• Instruction: All lines from the one containing "Which of dirt" through the last line of the listing below are to be copied exactly. Exclude the pictures.

• Data listing:
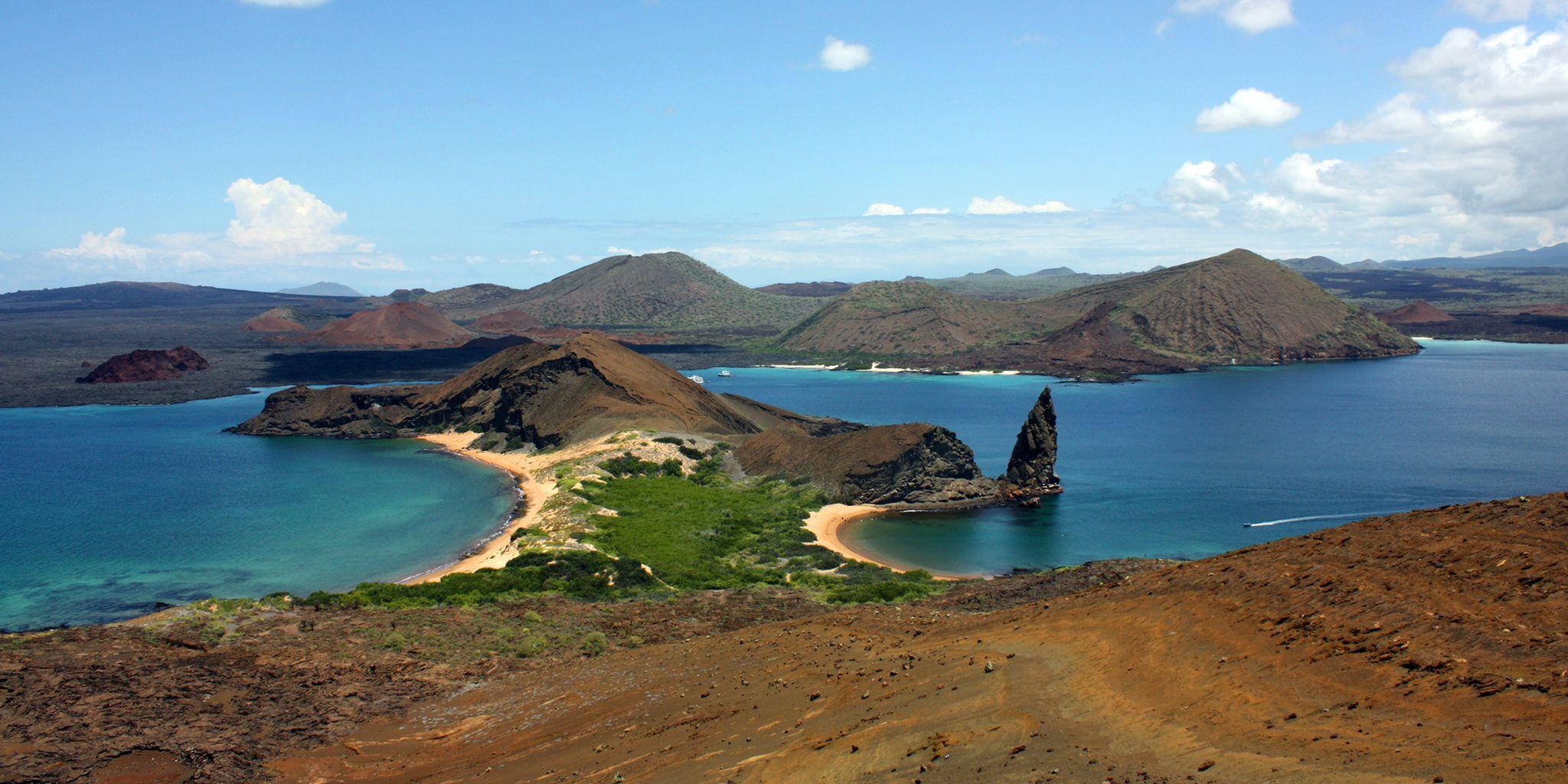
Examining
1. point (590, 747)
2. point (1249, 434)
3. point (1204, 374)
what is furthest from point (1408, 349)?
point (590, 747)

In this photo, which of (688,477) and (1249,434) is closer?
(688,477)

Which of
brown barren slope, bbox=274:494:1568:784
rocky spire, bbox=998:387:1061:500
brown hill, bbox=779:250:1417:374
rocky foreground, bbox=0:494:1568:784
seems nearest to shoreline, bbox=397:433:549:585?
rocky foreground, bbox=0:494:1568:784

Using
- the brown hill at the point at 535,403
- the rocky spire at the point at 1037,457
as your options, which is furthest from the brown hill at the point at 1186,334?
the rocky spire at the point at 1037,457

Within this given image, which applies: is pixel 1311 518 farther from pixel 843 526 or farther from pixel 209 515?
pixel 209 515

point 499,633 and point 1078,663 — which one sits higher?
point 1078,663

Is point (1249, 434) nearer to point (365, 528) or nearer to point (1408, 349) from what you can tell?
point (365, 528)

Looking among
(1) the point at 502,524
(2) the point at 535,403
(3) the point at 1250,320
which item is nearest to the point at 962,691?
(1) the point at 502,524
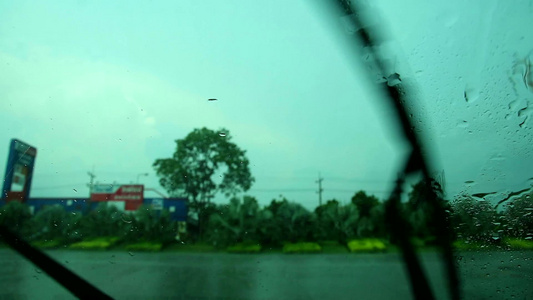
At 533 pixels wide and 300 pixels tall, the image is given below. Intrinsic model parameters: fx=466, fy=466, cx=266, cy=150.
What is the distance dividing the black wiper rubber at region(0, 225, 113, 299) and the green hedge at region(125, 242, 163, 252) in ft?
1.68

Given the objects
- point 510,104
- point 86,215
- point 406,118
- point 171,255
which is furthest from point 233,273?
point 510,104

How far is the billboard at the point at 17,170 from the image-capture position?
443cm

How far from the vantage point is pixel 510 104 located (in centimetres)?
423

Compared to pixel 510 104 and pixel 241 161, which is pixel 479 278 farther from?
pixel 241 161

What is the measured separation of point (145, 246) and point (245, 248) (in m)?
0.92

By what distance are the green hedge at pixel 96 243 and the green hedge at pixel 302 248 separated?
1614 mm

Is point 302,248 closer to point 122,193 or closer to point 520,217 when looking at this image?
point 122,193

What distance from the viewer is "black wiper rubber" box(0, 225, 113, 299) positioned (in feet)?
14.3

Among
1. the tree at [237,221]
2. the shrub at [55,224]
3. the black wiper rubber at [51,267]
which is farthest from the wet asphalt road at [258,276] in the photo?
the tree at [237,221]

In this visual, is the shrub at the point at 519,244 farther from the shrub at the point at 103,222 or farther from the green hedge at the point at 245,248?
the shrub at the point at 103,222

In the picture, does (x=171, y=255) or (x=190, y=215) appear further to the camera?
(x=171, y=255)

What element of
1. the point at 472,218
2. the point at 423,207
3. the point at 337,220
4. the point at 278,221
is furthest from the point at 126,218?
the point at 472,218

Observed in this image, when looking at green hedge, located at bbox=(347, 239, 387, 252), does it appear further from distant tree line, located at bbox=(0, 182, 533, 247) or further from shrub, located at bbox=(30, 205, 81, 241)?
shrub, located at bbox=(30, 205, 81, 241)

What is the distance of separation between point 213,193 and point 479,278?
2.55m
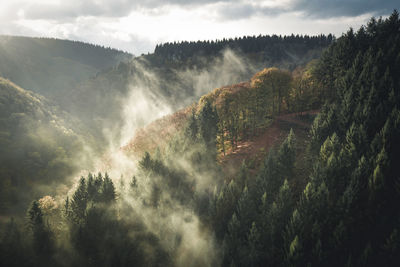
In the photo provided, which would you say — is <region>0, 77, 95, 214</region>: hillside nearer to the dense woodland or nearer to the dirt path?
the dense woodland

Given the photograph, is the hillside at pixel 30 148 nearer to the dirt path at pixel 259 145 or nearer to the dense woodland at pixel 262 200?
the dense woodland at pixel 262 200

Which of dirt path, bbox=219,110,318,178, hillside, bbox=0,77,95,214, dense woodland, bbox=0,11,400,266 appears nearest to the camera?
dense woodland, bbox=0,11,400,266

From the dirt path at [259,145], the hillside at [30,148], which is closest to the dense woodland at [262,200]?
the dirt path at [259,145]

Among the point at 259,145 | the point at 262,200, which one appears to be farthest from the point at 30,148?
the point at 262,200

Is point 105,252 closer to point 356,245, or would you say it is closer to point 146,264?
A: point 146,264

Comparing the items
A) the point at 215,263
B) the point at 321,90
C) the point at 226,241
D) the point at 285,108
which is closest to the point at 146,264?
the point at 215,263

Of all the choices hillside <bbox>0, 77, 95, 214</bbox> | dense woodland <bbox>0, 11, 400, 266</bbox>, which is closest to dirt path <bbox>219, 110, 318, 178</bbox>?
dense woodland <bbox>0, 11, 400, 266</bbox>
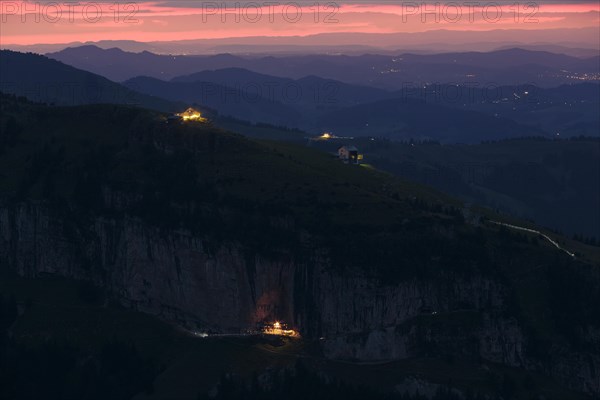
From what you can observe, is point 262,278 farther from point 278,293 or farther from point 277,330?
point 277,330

• Output for this task:
Which of dirt path, bbox=219,110,318,178, hillside, bbox=0,77,95,214, dense woodland, bbox=0,11,400,266 appears nearest to the camera?
dense woodland, bbox=0,11,400,266

From the dirt path at [259,145], the hillside at [30,148], which is closest to the dense woodland at [262,200]?
the dirt path at [259,145]

Among the point at 259,145 | the point at 262,200, which one appears to be farthest from the point at 30,148?
the point at 262,200

Is point 105,252 closer to point 356,245, or would you say it is closer to point 146,264?
A: point 146,264

Comparing the items
A) the point at 215,263
B) the point at 321,90
C) the point at 226,241
D) the point at 285,108
which is closest to the point at 146,264?
the point at 215,263

Of all the choices hillside <bbox>0, 77, 95, 214</bbox> | dense woodland <bbox>0, 11, 400, 266</bbox>, which is closest to dirt path <bbox>219, 110, 318, 178</bbox>?
dense woodland <bbox>0, 11, 400, 266</bbox>
From what you can observe, is point 262,278 farther from point 278,293 or farther from point 277,330?
point 277,330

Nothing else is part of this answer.